Sezin, koltukta gözlerini kapatmış, ellerini başının altına koymuş bir şekilde gevşemişti. Gözlerini hafifçe açarak seslendi: "Ben sana bahane mi yapıyorum? Atlas, benim hayatımın temposunu sen bir gün yaşasan, büyük ihtimalle ikinci saatte pes ederdin."

Atlas, kahveleri tepsiye koyup salona geri döndü ve tepsiyi sehpaya yerleştirdi. Kahvelerden birini Sezin'e uzatırken alaycı bir ses tonuyla, "Haklısın, senin kadar yoğun olamam. Düşünsene, bir yandan setler, bir yandan röportajlar, bir yandan da... bitmeyen mızmızlanmalar," dedi.

Sezin, kahveyi alıp kaşlarını kaldırarak ona baktı. "Mızmızlanmak mı dedin? Ben mi mızmızlanıyorum?" Sesindeki tehditkâr ton, alaycılıkla karışmıştı.

Atlas, kahvesinden bir yudum aldı ve omuz silkerek, "Yani, her seferinde yorgunum, çok çalıştım diye yakınıyorsun. Ama o kadar güzel bir bahanen var ki, insan kızamıyor."

Sezin, kahvesinden bir yudum aldıktan sonra bardağını sehpanın üzerine bıraktı. Atlas'a doğru eğilerek, "Biliyor musun, sana gerçekten çok büyük bir iyilik yapıyorum. O kadar konuşmana rağmen hâlâ yanımda oturuyorsun ve kahve içiyorsun," dedi.

Atlas, bu sözlere gülümseyerek karşılık verdi. "Haklısın. Senin bu inanılmaz sabrın olmasa hayatım çok sıkıcı olurdu."

Sezin, gözlerini devirdi ve hafifçe gülümseyerek arkasına yaslandı. "Neyse, konuşmayı bırak da şu hikaye meselesine dönelim. Ne yazmamı istiyorsun?"

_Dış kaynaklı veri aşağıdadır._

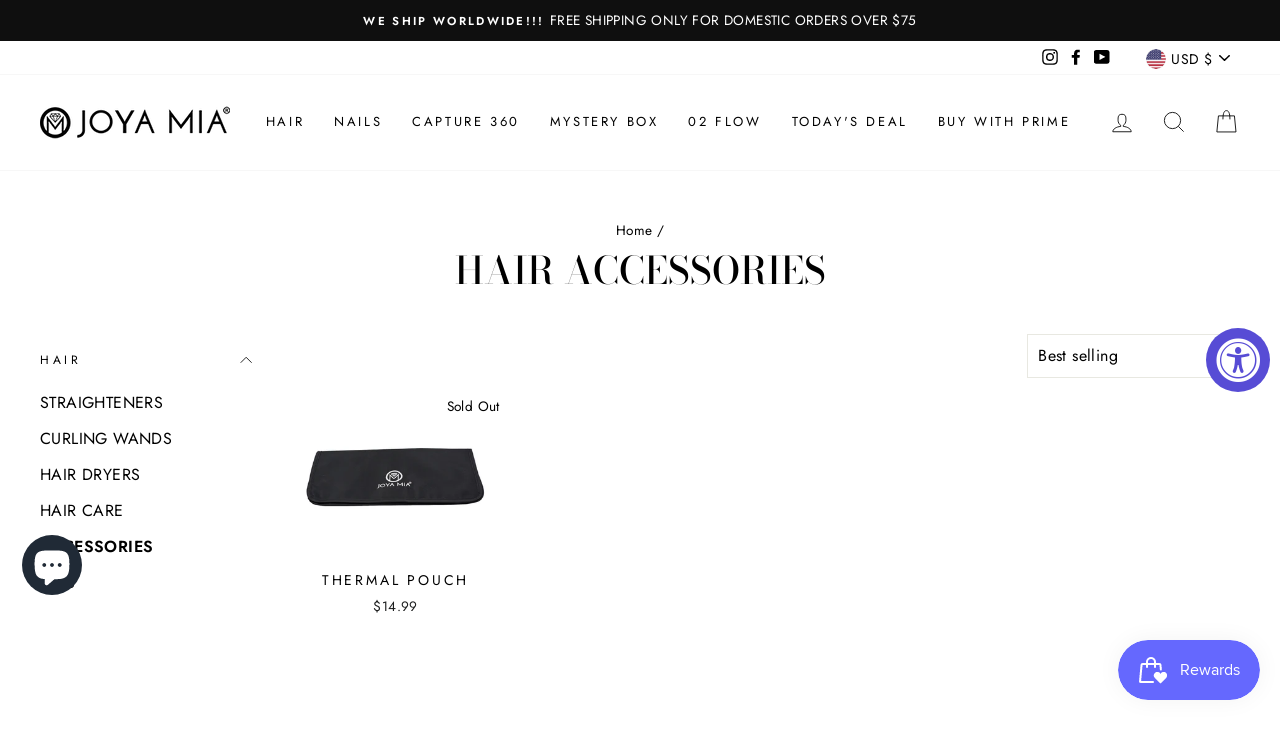

--- FILE ---
content_type: text/css
request_url: https://joyamia.com/cdn/shop/t/9/assets/custom.css?v=29375382324857569181643240718
body_size: -611
content:
.home-block-container{padding:15px 15px 0}.home-block-half{display:inline-block;width:49%;vertical-align:top}.home-block{padding:0 5px}.home-block img{width:100%}.two-items a{display:block}.two-items a:last-child{padding-top:10px}.grid-lower{padding-top:5px}.header-layout--left .site-navigation{text-align:center;width:100%;padding-left:0}@media only screen and (max-width:767px){.home-block-half{width:100%}.home-block,.home-block-container{padding-left:0;padding-right:0}.two-items a:last-child{padding-top:0}}
/*# sourceMappingURL=/cdn/shop/t/9/assets/custom.css.map?v=29375382324857569181643240718 */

Atlas'ın gözleri parladı. "Sonunda! İşte beklediğim an. Tamam, dinle: İtalya'da geçen bir sahne hayal et. Güneş batmak üzere, bir sokak sanatçısı keman çalıyor ve bir çift, kalabalığın arasında birbirine bakıyor. Hikaye burada başlıyor..."

Sezin, başını hafifçe yana eğerek dinlerken kahvesinden bir yudum daha aldı. "Pekala," dedi, gülümseyerek. "Ama bu sahnenin sonunu benim tarzımda yazacağımı biliyorsun, değil mi?"

Atlas, gözlerini kısarak ona baktı. "Tabii ki. Tam da bu yüzden heyecanlıyım."

Bu konuşmaların öncesinde henüz limuzinde ikisi şarkı dinliyordu. Ve Sezin Atlas'ın neredeyse göğsüne uzanmıştı. Gözleri tamamen uykuyla ve alkolün de hafif etkisiyle kapanmadan önce de, "Seni seviyorum," demişti.